### Rows from a spatial reasoning dataset
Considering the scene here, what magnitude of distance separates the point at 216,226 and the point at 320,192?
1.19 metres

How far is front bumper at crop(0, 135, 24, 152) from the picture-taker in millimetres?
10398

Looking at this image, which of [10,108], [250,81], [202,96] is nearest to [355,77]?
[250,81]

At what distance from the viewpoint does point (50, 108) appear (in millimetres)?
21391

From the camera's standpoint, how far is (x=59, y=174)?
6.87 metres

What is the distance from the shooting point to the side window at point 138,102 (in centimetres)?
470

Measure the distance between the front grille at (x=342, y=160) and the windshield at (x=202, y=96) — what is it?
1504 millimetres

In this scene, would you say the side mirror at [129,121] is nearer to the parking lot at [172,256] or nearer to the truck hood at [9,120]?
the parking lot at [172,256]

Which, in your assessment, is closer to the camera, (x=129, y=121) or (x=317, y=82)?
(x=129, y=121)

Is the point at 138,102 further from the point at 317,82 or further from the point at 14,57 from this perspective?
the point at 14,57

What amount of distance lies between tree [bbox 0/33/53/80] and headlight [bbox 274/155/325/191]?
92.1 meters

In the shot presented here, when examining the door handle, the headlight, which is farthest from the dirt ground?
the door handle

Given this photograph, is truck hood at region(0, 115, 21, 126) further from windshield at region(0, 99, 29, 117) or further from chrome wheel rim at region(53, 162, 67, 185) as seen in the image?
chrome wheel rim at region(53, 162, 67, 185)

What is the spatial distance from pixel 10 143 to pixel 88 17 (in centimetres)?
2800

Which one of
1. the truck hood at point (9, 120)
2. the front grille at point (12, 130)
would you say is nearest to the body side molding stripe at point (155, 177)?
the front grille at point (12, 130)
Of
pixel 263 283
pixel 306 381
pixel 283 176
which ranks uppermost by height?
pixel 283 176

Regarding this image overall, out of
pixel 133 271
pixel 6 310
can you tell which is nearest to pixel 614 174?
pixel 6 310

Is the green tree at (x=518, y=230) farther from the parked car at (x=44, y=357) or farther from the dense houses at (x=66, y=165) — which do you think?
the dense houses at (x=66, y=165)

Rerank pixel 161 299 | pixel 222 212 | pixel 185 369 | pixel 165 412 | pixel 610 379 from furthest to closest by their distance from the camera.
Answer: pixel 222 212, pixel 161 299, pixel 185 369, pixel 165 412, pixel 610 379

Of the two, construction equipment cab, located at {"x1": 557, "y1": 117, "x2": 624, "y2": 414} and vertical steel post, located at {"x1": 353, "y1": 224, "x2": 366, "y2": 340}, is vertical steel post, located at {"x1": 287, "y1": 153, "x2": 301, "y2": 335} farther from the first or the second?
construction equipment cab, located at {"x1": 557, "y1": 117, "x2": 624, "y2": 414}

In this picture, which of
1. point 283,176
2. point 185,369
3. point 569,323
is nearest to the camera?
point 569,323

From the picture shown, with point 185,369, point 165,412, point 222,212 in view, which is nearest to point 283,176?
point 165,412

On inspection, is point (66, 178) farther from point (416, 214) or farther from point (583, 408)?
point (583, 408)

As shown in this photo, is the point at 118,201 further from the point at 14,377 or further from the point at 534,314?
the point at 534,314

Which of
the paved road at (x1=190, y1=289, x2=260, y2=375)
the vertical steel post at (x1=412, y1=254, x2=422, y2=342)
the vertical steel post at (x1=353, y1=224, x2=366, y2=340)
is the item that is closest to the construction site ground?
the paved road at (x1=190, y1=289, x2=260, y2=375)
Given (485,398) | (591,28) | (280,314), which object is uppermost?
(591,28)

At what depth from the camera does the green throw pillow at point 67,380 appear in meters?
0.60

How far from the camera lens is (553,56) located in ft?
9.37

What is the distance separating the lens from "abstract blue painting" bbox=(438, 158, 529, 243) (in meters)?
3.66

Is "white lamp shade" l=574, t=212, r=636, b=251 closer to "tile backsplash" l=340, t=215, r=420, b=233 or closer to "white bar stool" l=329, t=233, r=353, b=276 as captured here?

### Instructions to follow
Output exactly the lines above, from the one holding "Given (485,398) |" through the end of the data, including the first and last.

### Complete response
Given (485,398) | (591,28) | (280,314), which object is uppermost?
(591,28)

At what depth from the camera does the green throw pillow at point 67,380 appear in meters?
0.60

How far from the camera lens is (553,56) located in ft?
9.37

What is the distance separating the lens from "abstract blue painting" bbox=(438, 158, 529, 243) (in meters)?
3.66

Is "white lamp shade" l=574, t=212, r=636, b=251 closer to "tile backsplash" l=340, t=215, r=420, b=233 or closer to "white bar stool" l=329, t=233, r=353, b=276 as captured here?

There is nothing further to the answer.